<i>Down and Out in Beverly Hills</i> with a Rambo-sized body count — that's Adam Wingard's awesome <i>The Guest</i>

At the heart of the new revenge thriller The Guest is the kinky pleasure of the moments after the pin is pulled but before the inevitable explosion. Director Adam Wingard and writer Simon Barrett's previous film, 2013's You're Next, was an exceptional reinvigoration of the home-invasion horror film. With The Guest, they've stepped up their game, bringing in a great supporting cast and a pulsating electrogoth song score (you can never have too much Xymox) while keeping things focused, darkly comic and brisk. 

From the moment this David character appears — played by Downton Abbey's Cousin Matthew himself, Dan Stevens — there is a question before the audience and the Peterson family onscreen: Do we accept this construction? This amiable, well-built, subtly Southern-accented fellow with the military background and the great backstory — is he too good to be true? Stevens makes him damn near impossible to resist, walking the perfect line between autocritique and gonzo immersion in his take on all that is American.

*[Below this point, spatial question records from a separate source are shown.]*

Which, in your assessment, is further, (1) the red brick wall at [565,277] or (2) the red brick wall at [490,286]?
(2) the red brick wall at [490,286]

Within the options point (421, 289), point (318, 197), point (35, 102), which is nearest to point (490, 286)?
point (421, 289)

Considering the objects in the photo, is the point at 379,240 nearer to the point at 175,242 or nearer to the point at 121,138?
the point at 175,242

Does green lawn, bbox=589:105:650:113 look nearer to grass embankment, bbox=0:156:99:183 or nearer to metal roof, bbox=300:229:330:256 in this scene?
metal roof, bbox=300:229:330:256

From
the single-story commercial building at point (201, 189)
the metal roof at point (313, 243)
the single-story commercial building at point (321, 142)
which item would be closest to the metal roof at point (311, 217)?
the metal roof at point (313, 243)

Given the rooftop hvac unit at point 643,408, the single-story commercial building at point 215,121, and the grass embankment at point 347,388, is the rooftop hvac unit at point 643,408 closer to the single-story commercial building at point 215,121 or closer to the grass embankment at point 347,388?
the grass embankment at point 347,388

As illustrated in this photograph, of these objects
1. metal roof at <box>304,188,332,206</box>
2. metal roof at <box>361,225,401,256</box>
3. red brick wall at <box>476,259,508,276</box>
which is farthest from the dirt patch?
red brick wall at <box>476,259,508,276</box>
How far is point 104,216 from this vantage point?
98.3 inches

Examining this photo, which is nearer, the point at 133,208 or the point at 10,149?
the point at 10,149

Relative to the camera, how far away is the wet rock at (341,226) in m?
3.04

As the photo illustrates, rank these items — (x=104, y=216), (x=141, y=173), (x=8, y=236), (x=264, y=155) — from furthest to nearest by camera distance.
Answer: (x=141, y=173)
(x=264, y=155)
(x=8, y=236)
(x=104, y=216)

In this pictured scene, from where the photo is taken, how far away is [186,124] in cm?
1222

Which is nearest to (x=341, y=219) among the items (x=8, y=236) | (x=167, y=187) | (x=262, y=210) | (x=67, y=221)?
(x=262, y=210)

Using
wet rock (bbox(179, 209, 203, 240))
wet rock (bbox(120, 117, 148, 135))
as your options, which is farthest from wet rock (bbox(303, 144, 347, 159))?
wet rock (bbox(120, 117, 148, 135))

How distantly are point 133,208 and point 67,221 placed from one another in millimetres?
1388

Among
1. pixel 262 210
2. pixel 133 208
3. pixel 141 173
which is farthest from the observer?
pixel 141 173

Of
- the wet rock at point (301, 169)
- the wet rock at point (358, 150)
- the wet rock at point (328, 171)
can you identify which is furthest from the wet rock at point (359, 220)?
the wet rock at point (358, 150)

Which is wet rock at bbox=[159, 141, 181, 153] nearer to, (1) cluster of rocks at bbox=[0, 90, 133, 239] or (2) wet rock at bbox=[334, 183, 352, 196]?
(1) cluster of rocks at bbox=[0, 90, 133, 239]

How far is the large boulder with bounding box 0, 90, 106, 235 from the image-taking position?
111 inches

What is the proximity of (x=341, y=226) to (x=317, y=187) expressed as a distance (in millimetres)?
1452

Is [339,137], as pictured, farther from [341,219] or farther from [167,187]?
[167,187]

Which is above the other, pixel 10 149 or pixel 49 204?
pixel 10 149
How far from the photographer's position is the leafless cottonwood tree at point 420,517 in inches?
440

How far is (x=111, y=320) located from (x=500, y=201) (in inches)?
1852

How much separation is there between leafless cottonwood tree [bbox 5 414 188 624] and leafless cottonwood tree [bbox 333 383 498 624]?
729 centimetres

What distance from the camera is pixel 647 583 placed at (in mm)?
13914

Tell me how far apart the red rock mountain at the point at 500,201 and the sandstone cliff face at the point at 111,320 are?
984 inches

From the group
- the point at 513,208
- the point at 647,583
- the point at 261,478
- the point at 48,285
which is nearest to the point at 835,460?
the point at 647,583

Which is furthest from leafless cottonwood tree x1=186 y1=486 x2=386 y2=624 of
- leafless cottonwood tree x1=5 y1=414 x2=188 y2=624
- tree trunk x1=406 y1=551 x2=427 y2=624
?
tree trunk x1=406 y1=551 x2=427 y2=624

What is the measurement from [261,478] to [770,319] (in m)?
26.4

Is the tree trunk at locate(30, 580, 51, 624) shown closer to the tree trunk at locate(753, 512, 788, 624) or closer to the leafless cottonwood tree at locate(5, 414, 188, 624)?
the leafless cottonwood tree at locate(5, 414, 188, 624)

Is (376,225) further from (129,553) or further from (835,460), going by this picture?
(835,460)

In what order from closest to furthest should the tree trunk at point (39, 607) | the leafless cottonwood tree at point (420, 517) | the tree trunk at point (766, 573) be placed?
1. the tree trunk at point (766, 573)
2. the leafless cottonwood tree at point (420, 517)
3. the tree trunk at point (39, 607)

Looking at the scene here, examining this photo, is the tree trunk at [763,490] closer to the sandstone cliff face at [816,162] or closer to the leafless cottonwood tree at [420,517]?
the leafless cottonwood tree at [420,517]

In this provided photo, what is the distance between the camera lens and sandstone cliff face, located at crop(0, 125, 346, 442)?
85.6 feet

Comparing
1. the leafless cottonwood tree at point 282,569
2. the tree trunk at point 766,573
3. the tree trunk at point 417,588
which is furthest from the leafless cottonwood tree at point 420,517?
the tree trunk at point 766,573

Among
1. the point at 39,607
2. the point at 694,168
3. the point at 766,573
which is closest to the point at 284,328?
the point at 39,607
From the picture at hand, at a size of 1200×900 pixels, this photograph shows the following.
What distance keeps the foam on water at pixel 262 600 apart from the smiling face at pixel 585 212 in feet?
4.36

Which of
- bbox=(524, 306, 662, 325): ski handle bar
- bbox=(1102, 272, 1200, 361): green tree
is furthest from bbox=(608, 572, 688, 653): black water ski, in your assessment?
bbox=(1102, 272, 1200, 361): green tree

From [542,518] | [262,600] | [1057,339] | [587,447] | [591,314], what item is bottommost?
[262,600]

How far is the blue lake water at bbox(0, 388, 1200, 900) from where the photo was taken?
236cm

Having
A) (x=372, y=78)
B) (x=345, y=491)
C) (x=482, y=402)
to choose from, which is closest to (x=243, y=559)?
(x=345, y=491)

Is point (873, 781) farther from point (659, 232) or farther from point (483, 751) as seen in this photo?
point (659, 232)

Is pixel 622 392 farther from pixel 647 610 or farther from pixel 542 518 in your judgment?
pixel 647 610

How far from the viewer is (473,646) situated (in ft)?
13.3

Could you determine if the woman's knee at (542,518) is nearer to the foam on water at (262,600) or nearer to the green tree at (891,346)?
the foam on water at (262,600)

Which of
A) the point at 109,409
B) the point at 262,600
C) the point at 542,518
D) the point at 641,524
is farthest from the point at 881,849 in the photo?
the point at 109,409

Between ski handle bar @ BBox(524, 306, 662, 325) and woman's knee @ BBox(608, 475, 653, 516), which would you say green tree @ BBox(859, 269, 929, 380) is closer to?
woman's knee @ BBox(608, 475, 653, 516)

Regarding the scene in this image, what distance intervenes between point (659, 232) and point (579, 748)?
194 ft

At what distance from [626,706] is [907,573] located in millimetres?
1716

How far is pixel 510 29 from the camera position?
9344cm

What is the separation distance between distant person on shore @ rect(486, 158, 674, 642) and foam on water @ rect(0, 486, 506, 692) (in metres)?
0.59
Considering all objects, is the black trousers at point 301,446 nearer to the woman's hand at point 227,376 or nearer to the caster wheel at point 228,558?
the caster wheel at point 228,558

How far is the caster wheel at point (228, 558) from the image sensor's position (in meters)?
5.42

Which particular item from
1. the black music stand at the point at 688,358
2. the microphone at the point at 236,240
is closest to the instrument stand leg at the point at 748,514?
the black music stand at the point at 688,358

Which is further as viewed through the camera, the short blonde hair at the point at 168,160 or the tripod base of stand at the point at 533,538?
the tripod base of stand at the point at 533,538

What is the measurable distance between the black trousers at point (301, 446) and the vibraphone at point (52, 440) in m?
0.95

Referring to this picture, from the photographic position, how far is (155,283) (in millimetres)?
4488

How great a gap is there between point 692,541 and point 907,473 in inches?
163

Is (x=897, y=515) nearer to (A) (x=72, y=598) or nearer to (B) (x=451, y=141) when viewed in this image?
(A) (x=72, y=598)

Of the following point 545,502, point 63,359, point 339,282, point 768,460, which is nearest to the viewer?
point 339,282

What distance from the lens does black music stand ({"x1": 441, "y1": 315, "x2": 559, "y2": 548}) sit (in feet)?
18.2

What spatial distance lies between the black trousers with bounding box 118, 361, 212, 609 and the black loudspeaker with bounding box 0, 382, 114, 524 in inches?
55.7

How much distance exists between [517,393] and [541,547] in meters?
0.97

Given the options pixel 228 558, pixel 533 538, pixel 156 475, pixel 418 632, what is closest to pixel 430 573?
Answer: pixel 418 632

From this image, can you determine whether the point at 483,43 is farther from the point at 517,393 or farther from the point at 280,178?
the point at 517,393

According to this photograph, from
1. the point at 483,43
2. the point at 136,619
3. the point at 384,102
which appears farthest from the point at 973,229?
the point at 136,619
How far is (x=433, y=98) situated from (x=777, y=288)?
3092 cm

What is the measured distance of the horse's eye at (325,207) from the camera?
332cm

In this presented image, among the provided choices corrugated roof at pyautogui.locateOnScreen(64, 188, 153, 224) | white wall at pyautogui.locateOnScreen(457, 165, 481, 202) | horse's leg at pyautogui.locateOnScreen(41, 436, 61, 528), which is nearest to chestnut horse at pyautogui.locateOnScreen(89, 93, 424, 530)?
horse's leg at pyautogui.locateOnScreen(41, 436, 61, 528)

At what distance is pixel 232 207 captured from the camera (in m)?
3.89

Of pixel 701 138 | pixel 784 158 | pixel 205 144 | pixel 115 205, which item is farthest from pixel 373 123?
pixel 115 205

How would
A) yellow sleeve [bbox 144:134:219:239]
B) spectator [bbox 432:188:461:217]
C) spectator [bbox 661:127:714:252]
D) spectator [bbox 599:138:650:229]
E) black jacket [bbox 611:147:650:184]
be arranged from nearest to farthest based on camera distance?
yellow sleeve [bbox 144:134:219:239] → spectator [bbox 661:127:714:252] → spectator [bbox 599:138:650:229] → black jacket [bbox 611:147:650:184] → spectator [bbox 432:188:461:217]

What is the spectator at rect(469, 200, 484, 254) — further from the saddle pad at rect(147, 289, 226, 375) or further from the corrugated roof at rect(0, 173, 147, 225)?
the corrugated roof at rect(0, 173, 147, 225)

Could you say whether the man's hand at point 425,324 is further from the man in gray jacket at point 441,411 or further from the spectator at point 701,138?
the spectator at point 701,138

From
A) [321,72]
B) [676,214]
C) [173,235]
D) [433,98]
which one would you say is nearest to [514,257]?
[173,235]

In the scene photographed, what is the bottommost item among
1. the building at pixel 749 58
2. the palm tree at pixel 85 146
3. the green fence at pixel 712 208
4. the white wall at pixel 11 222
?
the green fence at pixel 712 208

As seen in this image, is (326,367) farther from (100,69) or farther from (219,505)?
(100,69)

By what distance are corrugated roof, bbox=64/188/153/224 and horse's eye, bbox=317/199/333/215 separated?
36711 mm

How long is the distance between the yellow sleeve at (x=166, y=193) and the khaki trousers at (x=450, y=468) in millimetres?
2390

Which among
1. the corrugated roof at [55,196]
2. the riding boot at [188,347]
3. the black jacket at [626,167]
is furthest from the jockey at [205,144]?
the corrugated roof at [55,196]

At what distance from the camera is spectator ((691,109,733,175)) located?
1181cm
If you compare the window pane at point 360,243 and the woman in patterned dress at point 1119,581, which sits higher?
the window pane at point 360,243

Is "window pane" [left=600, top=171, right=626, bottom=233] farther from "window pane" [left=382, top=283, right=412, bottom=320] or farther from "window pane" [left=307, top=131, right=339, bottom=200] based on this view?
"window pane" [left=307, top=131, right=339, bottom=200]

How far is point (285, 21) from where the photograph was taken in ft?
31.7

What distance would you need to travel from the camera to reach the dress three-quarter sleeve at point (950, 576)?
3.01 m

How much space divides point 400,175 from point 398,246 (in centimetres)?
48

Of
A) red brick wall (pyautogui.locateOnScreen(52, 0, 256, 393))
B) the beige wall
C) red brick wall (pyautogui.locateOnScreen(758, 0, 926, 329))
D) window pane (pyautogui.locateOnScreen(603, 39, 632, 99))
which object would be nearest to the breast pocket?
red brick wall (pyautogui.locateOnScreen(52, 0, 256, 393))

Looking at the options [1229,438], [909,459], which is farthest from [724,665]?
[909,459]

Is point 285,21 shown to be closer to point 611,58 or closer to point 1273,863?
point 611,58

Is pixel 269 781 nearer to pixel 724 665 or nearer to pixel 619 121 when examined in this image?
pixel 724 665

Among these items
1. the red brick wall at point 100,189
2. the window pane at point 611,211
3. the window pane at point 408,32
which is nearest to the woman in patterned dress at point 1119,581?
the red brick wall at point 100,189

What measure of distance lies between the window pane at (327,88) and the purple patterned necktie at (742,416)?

The family is particularly susceptible, grieving after the horrible loss of their soldier son. Once David arrives on their doorstep, instead of platitudes and the occasional friendly casserole, they've got a strapping man who knew their son, who respects them, who will help out around the house for whatever they need. And if some problems come up with the townfolk, why, he just might engage in a few horrifying acts of violence — just to help the Petersons get by a little easier.

An exploitation shocker with a provocative post-9/11 spin on the wages of retribution, The Guest is the contemporary equivalent of films like Teorema or Boudu Saved from Drowning/Down and Out in Beverly Hills, where an enigmatic stranger shows up, has sex with an entire family, and leaves them confused and slightly improved for it. Sadly, The Guest proves that you can't fix the American family with sex, instead aiming to do so with violence. But that really doesn't work either. There's a short-term satisfaction to violent retribution, but chickens do come home to roost.

So we know that this situation is bound to get ugly. In Wingard and Barrett's hands, it does, gloriously so. Bad gun transactions, barfights, gratuitous acts of violence against restaurants, Halloween festivals — any one of these moments would have been the highlight of the other action or horror films currently in theatres. The beauty of The Guest is it has them all in one place.